* This is an excerpt from a presentation I made at Maker Faire, in San Mateo, on May 18 called "Bringing Making Out of the Makerspace". I'll be posting excerpts from that presentation this summer. I started with this post, Part I *
As you can see from the projects I've shown so far, I have a heavy mix of traditional arts and crafts materials with some technical components worked in. That's intentional. I like to mix the familiar with something new. The idea is for kids to say "I can do that". "I can paint". The familiar, the kids can handle on their own, and it gives them confidence. It's important to reaffirm the familiar – it's paint, you've painted before, right? The familiar brings confidence. The new – I demonstrate. I demonstrate to the kids, to the teachers, and any volunteers in the classroom. Then we practice. We light up LEDs. Then we test as we go.

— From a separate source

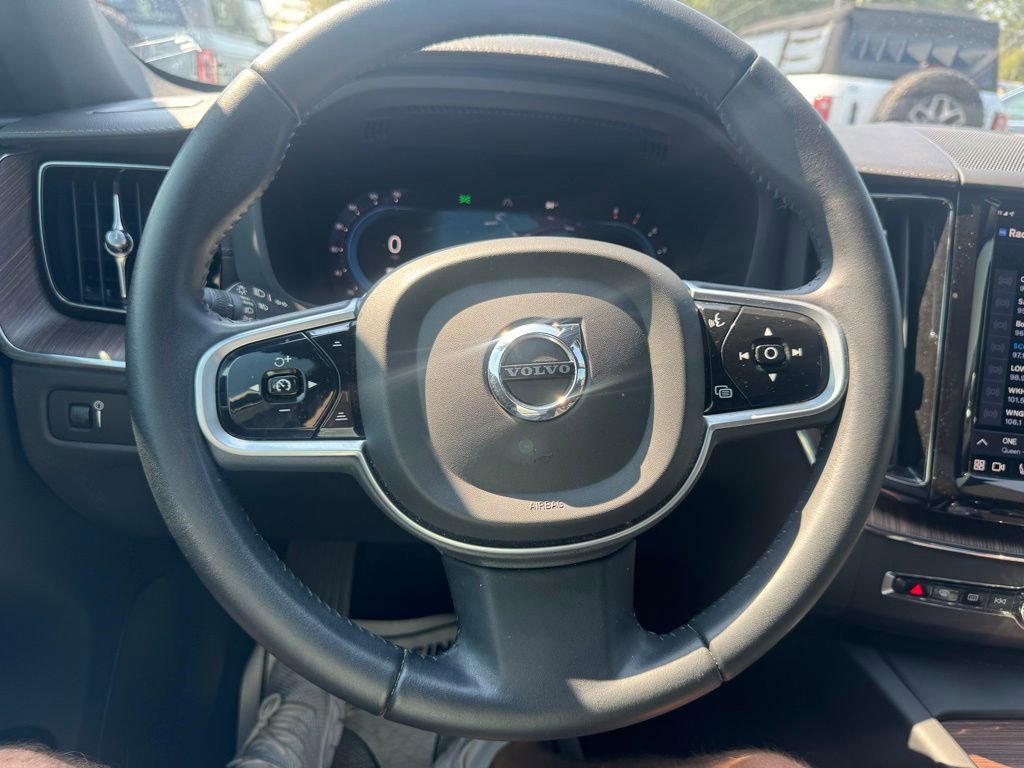 Used 2022 Volvo XC60 B6 Inscription w/ Advanced Package image 19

These cards are a great example. This was project with a Primary Maker Club at a local elementary school. They're the Dunlop Dragons – so I put a dragon on the card. This looks like a colouring project, they've done that a million times before. The schematic – definitely new. The construction paper switch? No problem. Painting? Easy. The hardest part of this project is getting the positive and negative legs of LED lined up correctly with the battery. So first, we play with the battery and the LED. I show them how to light up the LED. I ask them to light up their LED just on the battery. Then we put in the card. Next – we test it. Using wires, and a buddy, we make a circuit to see if the LED lights up. Then we paint the circuit carefully. Painting is no problem. How to paint carefully – that is something they are already learning. And we can talk them through what is required to paint carefully to make a circuit.

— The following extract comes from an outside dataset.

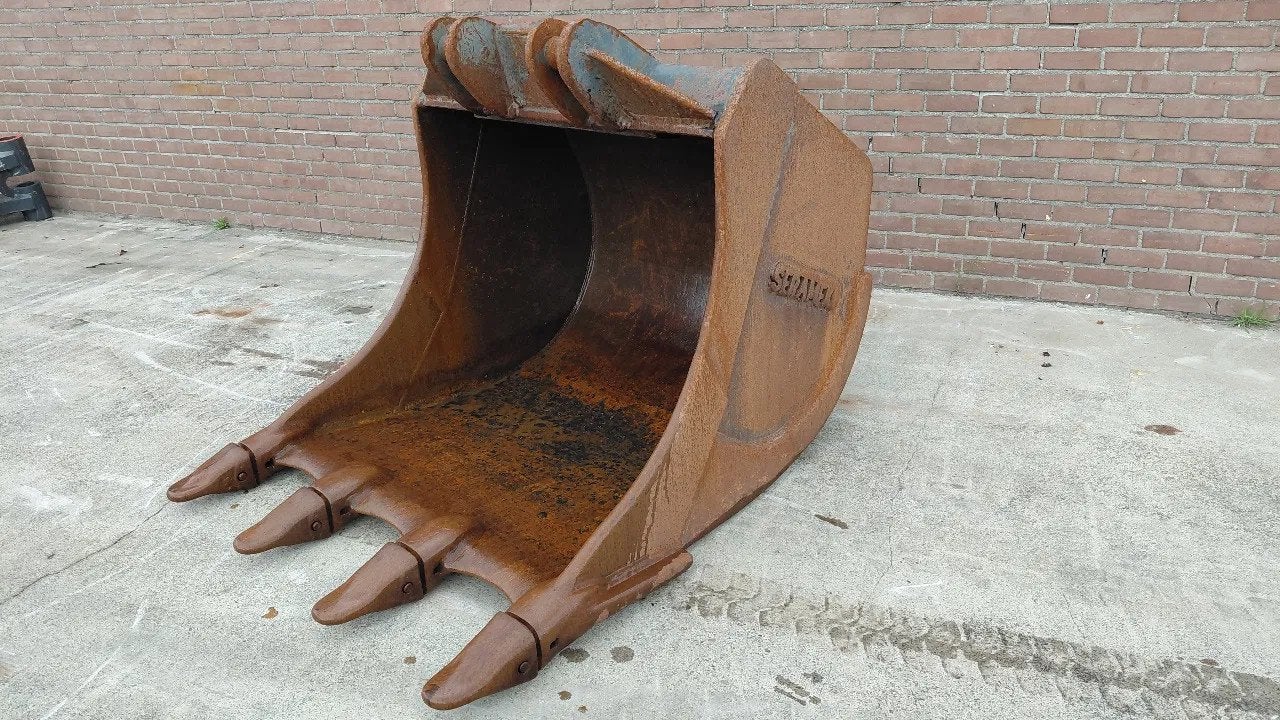 Volvo Klepp mek S2 digging bucket with teeth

Okay, so lets get ready. Sometimes, when I visit a class, I have 50 minutes. Sometimes, if I'm coming in for a recess program, I'll have 40. And sometimes – I'll have 25min. As far as supplies go, it's better to have more rather than less. I don't assume they have anything. But I have also found that it is crucial not to spend time handing out parts. I will pre-package everything they need into supply boxes and carry extras with me to use as required. This limits the time we spend getting everything handed out and maximizes the time they spend making.
For supply boxes I use these 8 1/2" x 11" copy boxes from my local office supply store. I stick a page protector on the front for any instructions or visual aids they might need, and I load up the boxes with the tools and components required for them to start working.

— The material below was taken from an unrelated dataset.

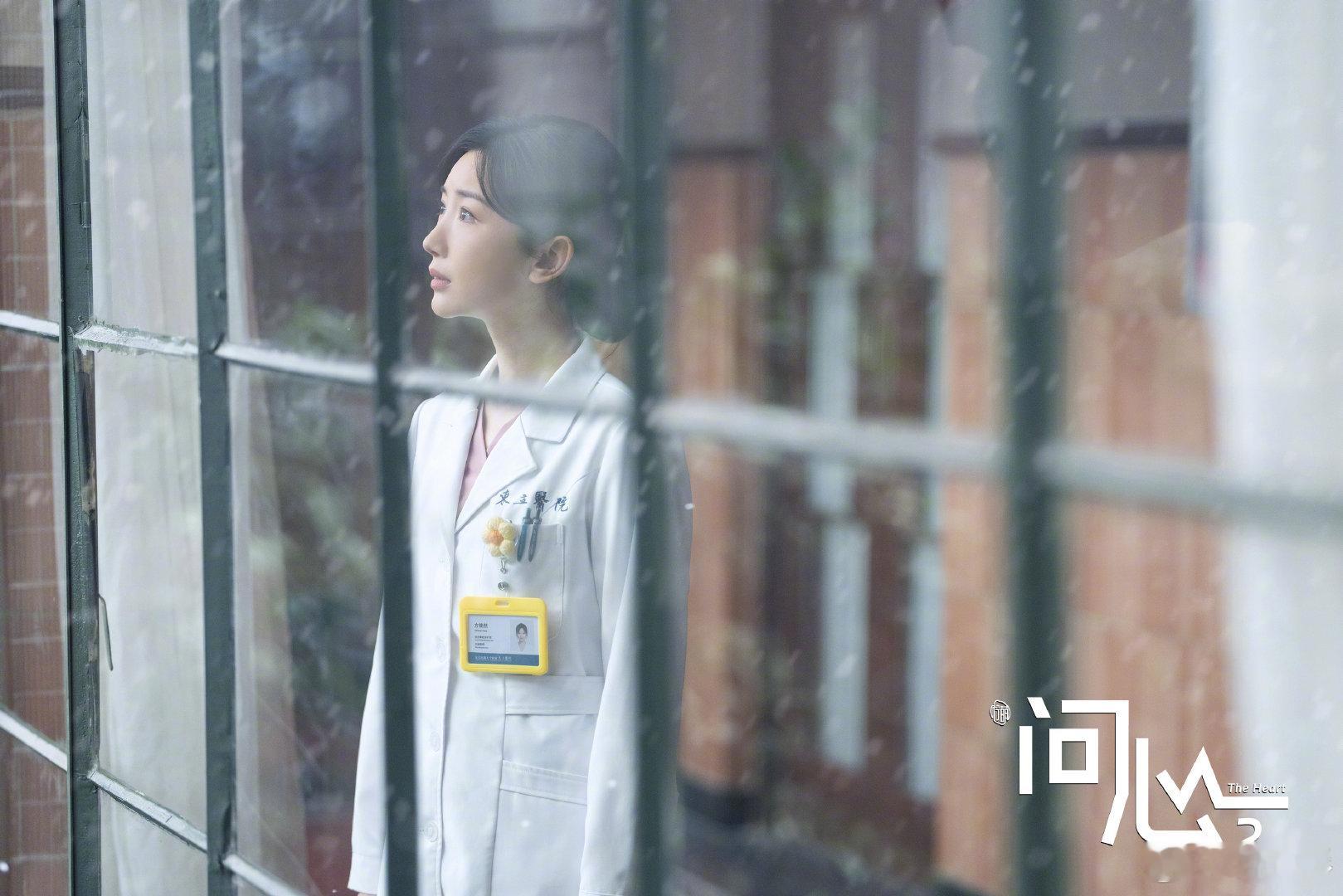 毛晓彤问心2杀青剧照  毛晓彤《问心2》杀青剧照来啦！ 脸颊比心好甜呀，杀青快乐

I also spend time prepping for a successful start. It's important that the kids start their projects successfully. A successful start means everyone can get started right away – and then we deal with the problems when they come up. The Prep work I do for one of our Break and Make workshops is a good example of this. These are the workshops where we take things apart. I go through each piece, make sure the first layer of screws are loose, and package it with the right screwdriver. I keep a bigger box of tools that the kids can come look through as they need to, but at least they can get started right away. That's one of my goals of prepwork.